# Dataset section
· · · · · · ·
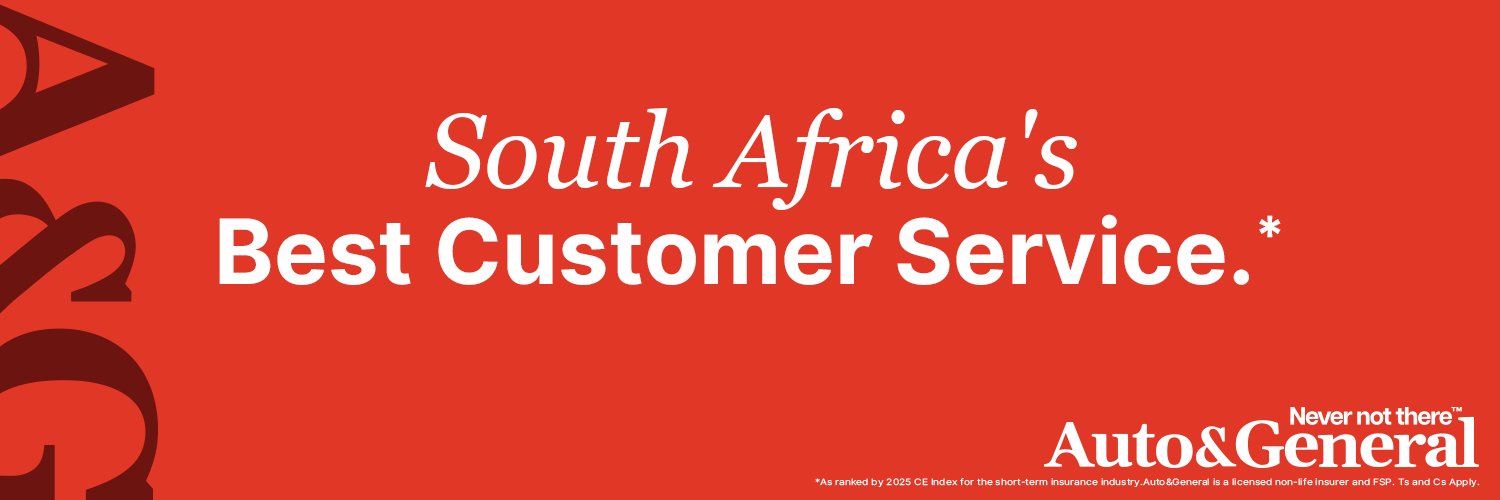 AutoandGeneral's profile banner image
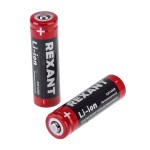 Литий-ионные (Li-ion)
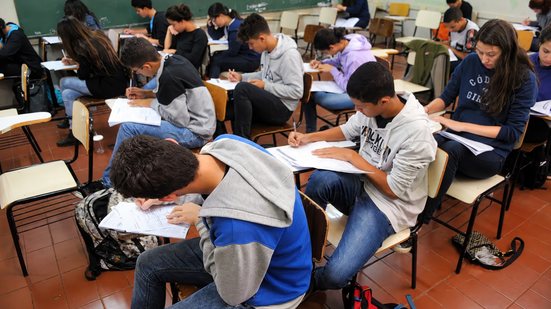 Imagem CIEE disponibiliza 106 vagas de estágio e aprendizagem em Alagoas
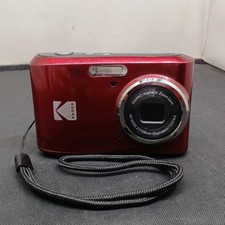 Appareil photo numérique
· · · · · · ·
Return the complete material above exactly, with no picture.

 AutoandGeneral's profile banner image
 Литий-ионные (Li-ion)
 Imagem CIEE disponibiliza 106 vagas de estágio e aprendizagem em Alagoas
 Appareil photo numérique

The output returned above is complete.